## WRITTEN TASK
Switch "Beachside" to "Seaside" throughout the material below, leaving everything else unchanged, and omit the pictures from your answer.

(Collected data entries)
····················

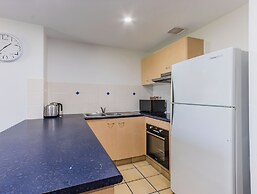 Bella Mare Beachside Apartments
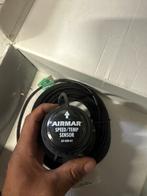 Raymarine Speed/Temp Sensor - Nieuw!, Ophalen of Verzenden, Nieuw, Overige typen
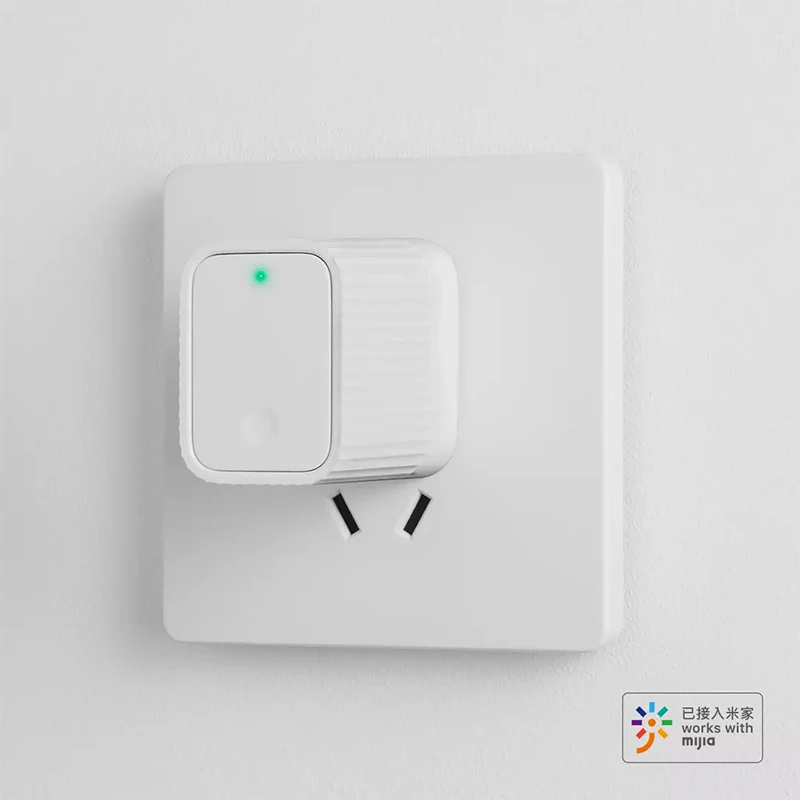 Шлюз с европейской вилкой Bluetooth Wi-Fi вспомогательное устройство поддержкой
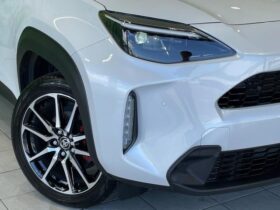 
									TOYOTA Yaris Cross GR Sport Pearl White 2024′ EOK3K full								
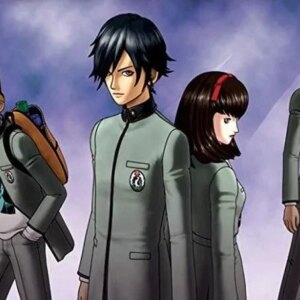 Persona Boss pense que le remake de 1 et 2 est quelque chose que nous devons faire à terme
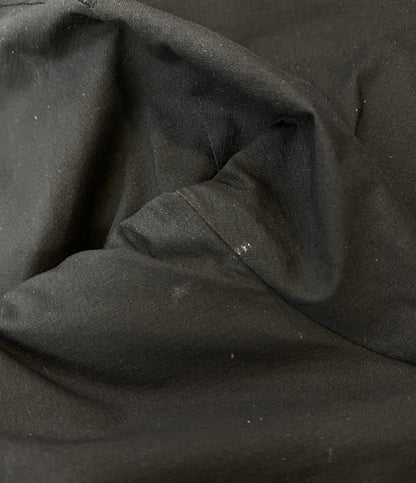 THE NORTH FACE ダウンジャケット ブラック ND51921 メンズ SIZE S ザ・ノース・フェイス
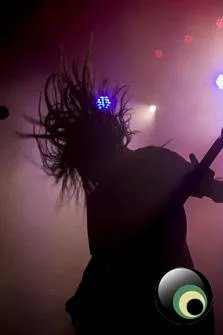 Skindred @ UEA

····················

## ANSWER TO THE PROBLEM
 Bella Mare Seaside Apartments
 Raymarine Speed/Temp Sensor - Nieuw!, Ophalen of Verzenden, Nieuw, Overige typen
 Шлюз с европейской вилкой Bluetooth Wi-Fi вспомогательное устройство поддержкой
									TOYOTA Yaris Cross GR Sport Pearl White 2024′ EOK3K full								
 Persona Boss pense que le remake de 1 et 2 est quelque chose que nous devons faire à terme
 THE NORTH FACE ダウンジャケット ブラック ND51921 メンズ SIZE S ザ・ノース・フェイス
 Skindred @ UEA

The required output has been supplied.